Paßt das Ergebnis einmal nicht, wie das des Mainkofener Psychiaters Dr. Hans Simmerl, der im Jahr 2007  im Rahmen eines Betreuungsgutachtens keinerlei psychische Erkrankung bei Herrn Mollath feststellen konnte, dann wird eine Koryphäe von außerhalb herbeigerufen, die sich in Bayern schon einmal erfreulich affirmativ betätigt hatte, nämlich 2002 im Fall „Peggy“. Die Rede ist von Prof. Dr. Hans-Ludwig Kröber, Berlin, der sich seinerzeit dazu bereitgefunden hatte, auf der Basis einer – wie ihm bekannt – eigens für ihn zusammengestellten polizeilichen Akte sein Fachgebiet zu überschreiten und das von dem geistig behinderten Ulvi Kulac ohne anwaltlichen Beistand angeblich abgelegte Geständnis, das lediglich als Vermerk eines Polizeibeamten vorlag, weil dummerweise das Tonbandgerät versagt hatte, für erlebensbasiert zu erklären. Dieses bereits im Ermittlungsverfahren widerrufene, in seinen nachprüfbaren Teilen falsche, Geständnis führte neben Kröbers Gutachten und einem viele Jahre später widerrufenen Polizeispitzelbericht eines Mitpatienten der Bayreuther Forensik zur Verurteilung wegen Mordes.
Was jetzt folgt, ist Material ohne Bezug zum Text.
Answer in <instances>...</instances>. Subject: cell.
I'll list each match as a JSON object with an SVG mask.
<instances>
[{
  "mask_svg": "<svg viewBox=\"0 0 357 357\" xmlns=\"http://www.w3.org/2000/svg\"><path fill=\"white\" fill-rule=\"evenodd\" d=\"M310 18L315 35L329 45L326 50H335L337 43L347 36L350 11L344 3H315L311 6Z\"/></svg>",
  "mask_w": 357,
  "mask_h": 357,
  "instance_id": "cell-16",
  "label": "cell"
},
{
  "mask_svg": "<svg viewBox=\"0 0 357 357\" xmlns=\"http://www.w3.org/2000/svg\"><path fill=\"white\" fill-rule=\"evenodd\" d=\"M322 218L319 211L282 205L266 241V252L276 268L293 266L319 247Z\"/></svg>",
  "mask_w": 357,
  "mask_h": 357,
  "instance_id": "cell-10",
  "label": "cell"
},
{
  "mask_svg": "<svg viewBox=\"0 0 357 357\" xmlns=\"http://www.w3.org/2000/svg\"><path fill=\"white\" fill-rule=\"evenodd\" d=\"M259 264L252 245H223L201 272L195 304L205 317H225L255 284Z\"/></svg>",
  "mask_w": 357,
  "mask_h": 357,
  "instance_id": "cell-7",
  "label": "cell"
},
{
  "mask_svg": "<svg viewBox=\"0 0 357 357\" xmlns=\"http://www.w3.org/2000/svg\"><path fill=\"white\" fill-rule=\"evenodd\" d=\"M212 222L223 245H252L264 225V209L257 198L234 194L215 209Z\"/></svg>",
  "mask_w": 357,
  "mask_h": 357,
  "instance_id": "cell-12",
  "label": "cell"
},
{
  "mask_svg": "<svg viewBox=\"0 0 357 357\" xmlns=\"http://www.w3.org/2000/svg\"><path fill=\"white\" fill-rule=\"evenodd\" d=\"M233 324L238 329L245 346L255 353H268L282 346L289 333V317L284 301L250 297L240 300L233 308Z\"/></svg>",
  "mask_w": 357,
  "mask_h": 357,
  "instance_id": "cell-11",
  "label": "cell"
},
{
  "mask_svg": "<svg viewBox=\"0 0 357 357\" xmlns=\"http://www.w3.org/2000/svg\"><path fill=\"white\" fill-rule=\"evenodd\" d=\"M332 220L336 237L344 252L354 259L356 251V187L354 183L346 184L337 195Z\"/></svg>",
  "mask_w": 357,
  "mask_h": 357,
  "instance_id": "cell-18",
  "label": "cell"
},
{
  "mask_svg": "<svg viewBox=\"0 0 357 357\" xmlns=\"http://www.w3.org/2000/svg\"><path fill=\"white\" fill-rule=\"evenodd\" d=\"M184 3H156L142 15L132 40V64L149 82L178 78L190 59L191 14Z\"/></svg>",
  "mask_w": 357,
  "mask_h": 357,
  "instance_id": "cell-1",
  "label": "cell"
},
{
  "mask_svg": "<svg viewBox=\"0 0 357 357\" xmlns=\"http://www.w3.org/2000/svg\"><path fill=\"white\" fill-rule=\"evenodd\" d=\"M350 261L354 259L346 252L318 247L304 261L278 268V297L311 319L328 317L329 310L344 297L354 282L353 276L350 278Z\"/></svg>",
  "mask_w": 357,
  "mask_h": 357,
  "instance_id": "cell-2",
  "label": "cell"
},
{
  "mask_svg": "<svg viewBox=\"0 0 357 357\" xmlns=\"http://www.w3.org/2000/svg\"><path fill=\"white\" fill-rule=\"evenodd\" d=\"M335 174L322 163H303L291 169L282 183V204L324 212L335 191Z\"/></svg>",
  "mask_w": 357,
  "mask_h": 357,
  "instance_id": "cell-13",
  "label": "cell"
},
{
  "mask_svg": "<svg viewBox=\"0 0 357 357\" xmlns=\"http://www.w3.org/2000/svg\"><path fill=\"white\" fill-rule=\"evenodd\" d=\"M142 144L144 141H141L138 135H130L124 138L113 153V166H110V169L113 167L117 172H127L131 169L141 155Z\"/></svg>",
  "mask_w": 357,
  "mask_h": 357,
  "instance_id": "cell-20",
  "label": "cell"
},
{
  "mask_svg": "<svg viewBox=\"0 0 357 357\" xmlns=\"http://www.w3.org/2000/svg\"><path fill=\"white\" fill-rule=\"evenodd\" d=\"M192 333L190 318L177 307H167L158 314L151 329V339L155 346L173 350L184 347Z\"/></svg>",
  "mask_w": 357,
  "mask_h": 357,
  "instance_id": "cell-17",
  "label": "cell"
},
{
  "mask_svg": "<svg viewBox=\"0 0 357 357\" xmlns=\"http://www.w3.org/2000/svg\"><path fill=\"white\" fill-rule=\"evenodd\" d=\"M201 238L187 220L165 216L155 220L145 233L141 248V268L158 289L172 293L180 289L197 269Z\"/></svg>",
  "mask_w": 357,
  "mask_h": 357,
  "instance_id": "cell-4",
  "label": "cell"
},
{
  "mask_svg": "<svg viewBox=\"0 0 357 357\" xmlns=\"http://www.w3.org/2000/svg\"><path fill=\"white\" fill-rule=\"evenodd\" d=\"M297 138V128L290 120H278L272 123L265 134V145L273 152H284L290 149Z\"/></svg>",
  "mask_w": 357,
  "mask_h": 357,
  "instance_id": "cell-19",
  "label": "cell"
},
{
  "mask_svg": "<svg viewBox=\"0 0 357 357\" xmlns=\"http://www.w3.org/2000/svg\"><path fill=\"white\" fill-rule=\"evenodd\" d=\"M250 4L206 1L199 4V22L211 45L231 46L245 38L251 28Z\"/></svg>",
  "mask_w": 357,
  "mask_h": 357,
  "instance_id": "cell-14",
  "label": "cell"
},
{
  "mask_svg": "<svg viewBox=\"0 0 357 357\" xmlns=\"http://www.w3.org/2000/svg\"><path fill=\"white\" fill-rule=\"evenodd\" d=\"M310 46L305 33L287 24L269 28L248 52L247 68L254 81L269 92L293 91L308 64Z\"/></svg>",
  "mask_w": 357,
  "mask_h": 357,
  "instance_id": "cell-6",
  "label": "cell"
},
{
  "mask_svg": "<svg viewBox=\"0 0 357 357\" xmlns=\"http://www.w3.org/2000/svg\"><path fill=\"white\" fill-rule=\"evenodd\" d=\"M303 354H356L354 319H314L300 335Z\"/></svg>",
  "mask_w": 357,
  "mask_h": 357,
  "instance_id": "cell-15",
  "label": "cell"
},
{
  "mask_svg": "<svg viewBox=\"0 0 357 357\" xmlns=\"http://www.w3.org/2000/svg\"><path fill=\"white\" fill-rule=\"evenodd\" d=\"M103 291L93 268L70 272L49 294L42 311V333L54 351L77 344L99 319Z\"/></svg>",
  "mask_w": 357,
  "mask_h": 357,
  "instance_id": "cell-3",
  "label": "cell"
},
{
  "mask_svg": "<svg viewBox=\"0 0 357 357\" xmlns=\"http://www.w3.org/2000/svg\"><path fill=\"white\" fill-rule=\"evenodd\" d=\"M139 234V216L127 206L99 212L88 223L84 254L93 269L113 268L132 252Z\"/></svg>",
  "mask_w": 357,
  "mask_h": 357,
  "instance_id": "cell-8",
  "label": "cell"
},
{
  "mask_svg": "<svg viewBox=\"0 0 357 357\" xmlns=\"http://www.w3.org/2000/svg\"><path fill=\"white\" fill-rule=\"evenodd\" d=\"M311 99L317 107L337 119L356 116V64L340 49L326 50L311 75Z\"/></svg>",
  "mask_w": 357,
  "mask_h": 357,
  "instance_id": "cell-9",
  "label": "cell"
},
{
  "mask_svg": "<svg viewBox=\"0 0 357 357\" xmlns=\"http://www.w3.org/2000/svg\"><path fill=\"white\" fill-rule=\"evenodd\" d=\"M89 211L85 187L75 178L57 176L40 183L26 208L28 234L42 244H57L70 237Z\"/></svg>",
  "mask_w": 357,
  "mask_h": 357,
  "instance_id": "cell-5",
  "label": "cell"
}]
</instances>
Jeder aufgeklärte Bürger wußte, daß die Soko II die vom Innenminister Günther Beckstein angemahnte Aufgabe hatte, den Fall zur Beruhigung der Gemüter schnell zu klären, nachdem die Soko I zu keinem Ergebnis gekommen war. Da hielt man sich eben an einen Schwachen, der dem speziellen Befragensdruck nach der rechtsstaatlich fragwürdigen Reid-Methode nicht gewachsen war.

Näheren Aufschluß gibt das Buch: Der Fall Peggy. Die Geschichte eines Skandals, von Ina Jung und Christoph Lemmer, Droemer Verlag, München 2013. Auf den Seiten 154 – 161 wird das verhängnisvoll uninformierte Wirken von Prof. Kröber beschrieben, auf den Seiten 237 – 245 die von Günther Beckstein in Bayern in den Jahren 2001 – 2003 implementierte amerikanische Reid-Methode zur Erzeugung von Geständnissen, die im Fall Peggy durch die Polizei eingesetzt wurde.

Im Fall Mollath wurde Kröber seinem affirmativen Ruf, zugunsten der Staatsmacht zu wirken, wiederum gerecht und griff den Psychiater Dr. Simmerl ad hominem an, ohne auch nur mit einem einzigen Argument gegen dessen Gutachten aufzuwarten. Es ist nicht erstaunlich, daß nicht nur im Fall Mollath am 6.8.2013 die Wiederaufnahme angeordnet und Gustl Mollaths weitere Unterbringung ab 2011 für verfassungswidrig erklärt worden ist: auch im Fall Ulvi Kulac ist im April 2013 die Wiederaufnahme beantragt worden; bereits seit Mitte 2012 ermittelt die für das Wiederaufnahmeverfahren zuständige Staatsanwaltschaft Bayreuth wieder, und aktuell hat sie einen schon damals Verdächtigen im Visier, Peggy ermordet zu haben. Diese Spur war seinerzeit, trotz widerlegter falscher Alibis, nicht weiterverfolgt worden, nachdem ein anderweitiges Geständnis erwirkt worden war.
http://www.mz-web.de/mitteldeutschland/der-fall-peggy-spur-fuehrt-nach-halle,20641266,24197836.html
http://www.spiegel.de/panorama/justiz/mordfall-peggy-knobloch-ermittler-folgen-neuer-spur-in-halle-a-920144.html
Soviel zur faktischen Bedeutung von Gutachten, wenn sie von einflußreichen und medial präsenten Vertretern ihres Fachs erstattet werden.